Articles of 2010
Still More To Learn About Amir Khan
What did we learn about Amir Khan Saturday night? That, more than anything else that happened before a sparse crowd of witnesses in Las Vegas, is the question of the moment in boxing.
Did we learn he has a great chin? Not sure about that because I’m not sure whether Marcos Maidana is quite the great puncher some have anointed him. You knock out 27 of the 31 fighters you’ve face you obviously have some kick in your fists but most of those victims hailed from the ‘Who He? Academy of Boxing,’ so you have to wonder because, frankly, three of the guys he couldn’t stop are the only ones that count.
Honestly, what can you tell anyone about Esmeraldo Jose Da Silva or Jairo Moura dos Santos? Do you know the difference between William Gonzalez and Speedy Gonzalez? Speedy’s faster.
So let’s look, for a moment, at whom he couldn’t finish. He couldn’t finish Khan in the 10th round despite rocking him early with a stunning overhand right and several nasty uppercuts. He wobbled the previously chin-challenged Khan but could not finish him then or over the next two rounds, which Maidana dominated in a losing cause because he was already so far behind it took a knockout to get his hand raised.
He also couldn’t stop, or even beat, Andreas Kotelnik and he couldn’t rid the ring early of the depleted former WBO champion DeMarcus “Chop Chop’’ Corley. In other words, against the best three fighters he’s faced he knocked no one out, although he did shake up Khan as if he was a martini in a mixer.
So was it Khan’s improved chin (a mandible which boxing people will tell you really can’t be improved upon beyond what God made it) or simply that Maidana is not as heavy handed as those 27 knockouts might have you think?
Khan, of course, subscribed to the former theory and why not after surviving a night that went from painfully easy for nine rounds to just plain painful over the final three?
“I took everything he gave me,’’ Khan said. “My chin was tested. I proved today I’ve got a chin.’’
Maybe or maybe what was proven is he now has a much better trainer in Freddie Roach than he had before and it was Roach’s teachings – both on how to protect that chin when rocked and how to hold on for two minutes when the sound of wind chimes are tinkling between your ears – that saved the day.

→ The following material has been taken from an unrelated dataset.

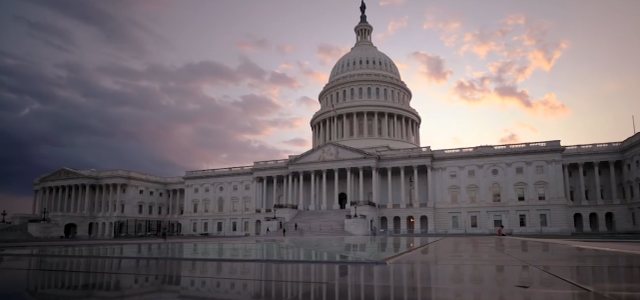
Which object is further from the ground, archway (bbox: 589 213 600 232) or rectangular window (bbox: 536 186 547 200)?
rectangular window (bbox: 536 186 547 200)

I would tend to lean toward the latter but that doesn’t mean Khan deserves no credit for his accomplishment. He had to hold on and he did. He had to not panic and he didn’t. He had to avoid the urge to try and slug it out and, with Roach’s sometimes stern rebukes, he found a way to avoid that dangerous inclination.
So what did we learn about Amir Khan Saturday night?
We learned he has one of boxing’s finest trainers in his corner and the value of that is beyond knowing. In my mind, we also learned Maidana (29-2, 27 KO) is no finisher when facing top quality competition. Had he hit most of his previous opponents with the shots he landed in that 10th round they would have fallen through the floor but that may say as much about them as it does about Maidana.
So we return to the question: What did we learn about Amir Khan Saturday night?
We learned he is what he says he is – which is a tough kid from Bolton, England who desperately wants to be great and that is a good thing.
We learned he belongs in the final equation in the junior welterweight division along with Timothy Bradley and Devon Alexander and that Maidana does not. After nine rounds, Maidana trailed by seven points on one card and five on the others. He was barely competitive, despite the occasional rousing moment when he would land a bomb or at least come close to landing one.
Then he nearly righted his ship with one right hand that badly wobbled Khan a minute into round 10. He had two minutes to find a way to finish off a bleeding and wobbly opponent and couldn’t do it. What that tells me is Marcos Maidana is not a world-class finisher more than that Khan’s chin has been reinforced with steel since Breidis Prescott knocked him silly in one round several years ago.
Khan also showed he will be competitive against the eventual Bradley-Alexander winner if they meet sometime next year after those two square off next month. Can he beat either of them?
Probably so.
Can he lose to either of them?
Probably so.
That, of course, is what makes the fight game interesting and is what will make that junior welterweight unification fight compelling because mystery sells in boxing as much as dominance does.
Saturday night, Amir Khan started out dominant and ended up mysterious. Either way he didn’t lose but he also didn’t answer all the questions about him. Only the future can do that but this much we do know – when he finally does get in the ring with either Bradley or Alexander the guy back in his corner will be dominant.
Maybe that presence of Roach plus his own considerable skills and work ethic will be enough to make him Britain’s next great star, a more skillful version of his boyhood idol, Naseem Hamed.
We’ll have to wait to know however because when they read the judges’ cards Saturday night we already knew who won. What we didn’t know for sure yet was who Amir Khan really is.